▶ **SELECTED TEXT**:
Franklin H. Littell, who devotes an entire chapter in his Anabaptist View of the Church to this idea of restitution, and another to the idea of the fall, defines Anabaptism proper as that section of the "Left Wing of the Reformation" which gathered and disciplined a true church upon an apostolic pattern (50). He expressly says that the Anabaptists were pledged "to relive in studied fashion" the life of the New Testament community in all of its phases. The term "biblicism" is therefore not specific enough, and this type of life should rather be called "Christian primitivism," that is, a restitution grounded in the New Testament. This restitution follows a very definite pattern to which belong believers' baptism, spiritual government (ban, shunning, shepherds, deacons, etc.), the practice of community of goods in some form, nonresistance and non-swearing of oaths, the great commission (missioners being called apostles or Sendboten), the Lord's Supper as a testimonial sign of true fellowship in the Lord, etc. These people also became the earliest champions of the "free church" idea and of freedom of conscience in matters of faith (toleration, Christian voluntarism). Simplicity and purity of life were understood as undisputed external forms of such a church (in which life and worship become one). Also pacifism in the sense of nonresistance and absolute non-sword-bearing belong to the picture as a whole.
Frank J. Wray elaborates still further on this idea in his dissertation "The Anabaptist View of History," calling restitution the "fundamental concept among Anabaptists," using the term in the broader sense developed by Bainton, which, however, is not generally accepted by Mennonite scholars. After discussing the close ties between restitutionism and eschatological vision (Hoffman, Rothmann, etc.), Wray concludes, "Although the radical fringe connected the restitution with the Day of the Lord more closely than did the main stream of Anabaptists, setting a definite date, Anabaptists in general believed that the restitution was a prelude to greater things to come." And again, "The term was used more frequently by those on the fringe of Anabaptism than by the representatives of the main stream of the movement." These are significant restrictions to the general thesis discussed above, but we will presently see that even under this new aspect the thesis is still open to debate, stimulating though it is in the endeavor of an understanding of the essence of Anabaptism.

▶ **EXERCISE DETAILS**:
In the text on Anabaptist restitution, what does Frank J. Wray call restitution in his dissertation? The lines that come next have no connection to the text on Anabaptist restitution.

▶ **LISTED RECORDS**:
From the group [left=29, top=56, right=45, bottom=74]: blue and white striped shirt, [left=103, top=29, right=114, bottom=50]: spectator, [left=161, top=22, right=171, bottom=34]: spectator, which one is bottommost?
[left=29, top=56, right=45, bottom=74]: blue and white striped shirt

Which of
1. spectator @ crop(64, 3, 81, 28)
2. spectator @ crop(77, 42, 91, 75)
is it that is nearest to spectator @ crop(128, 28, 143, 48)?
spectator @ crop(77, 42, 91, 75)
==
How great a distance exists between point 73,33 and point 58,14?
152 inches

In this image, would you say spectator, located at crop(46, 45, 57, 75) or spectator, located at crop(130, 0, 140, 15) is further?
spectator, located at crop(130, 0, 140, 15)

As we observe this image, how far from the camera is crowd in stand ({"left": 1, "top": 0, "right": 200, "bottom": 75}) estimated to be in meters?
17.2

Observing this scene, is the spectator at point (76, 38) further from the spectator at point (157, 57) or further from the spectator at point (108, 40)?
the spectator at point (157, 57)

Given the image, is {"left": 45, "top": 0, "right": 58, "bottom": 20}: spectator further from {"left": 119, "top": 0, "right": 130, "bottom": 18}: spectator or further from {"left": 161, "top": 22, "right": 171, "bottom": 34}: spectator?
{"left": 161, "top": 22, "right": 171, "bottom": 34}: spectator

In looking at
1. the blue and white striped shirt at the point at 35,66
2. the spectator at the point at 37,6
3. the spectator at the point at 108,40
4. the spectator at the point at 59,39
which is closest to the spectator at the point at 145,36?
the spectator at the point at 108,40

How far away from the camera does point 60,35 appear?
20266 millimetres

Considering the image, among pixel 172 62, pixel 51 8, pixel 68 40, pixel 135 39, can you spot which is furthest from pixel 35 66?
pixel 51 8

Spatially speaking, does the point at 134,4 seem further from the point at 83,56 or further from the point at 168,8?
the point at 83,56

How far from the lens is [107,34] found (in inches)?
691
* * *
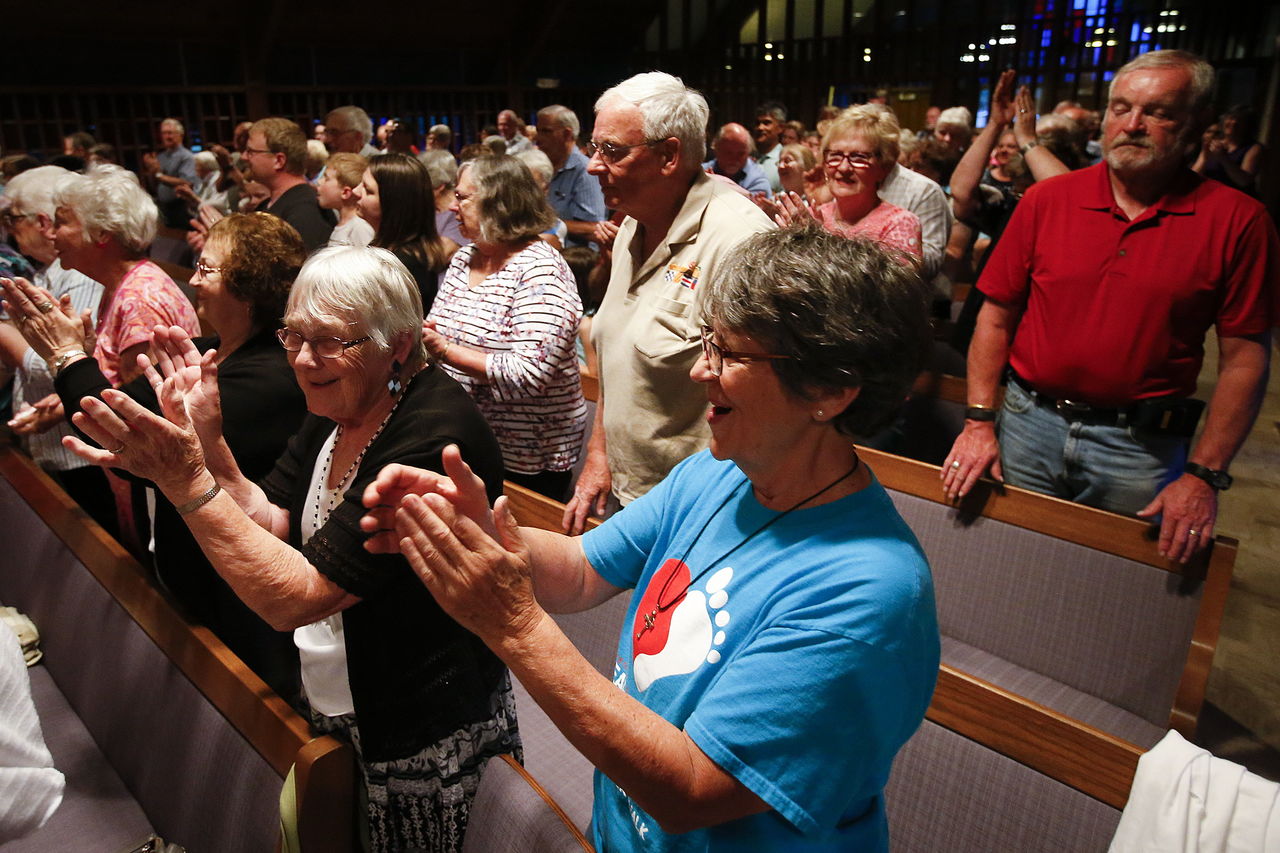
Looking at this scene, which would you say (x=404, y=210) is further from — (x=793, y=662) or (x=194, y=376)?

▶ **WRITTEN RESPONSE**:
The "fundamental concept among Anabaptists."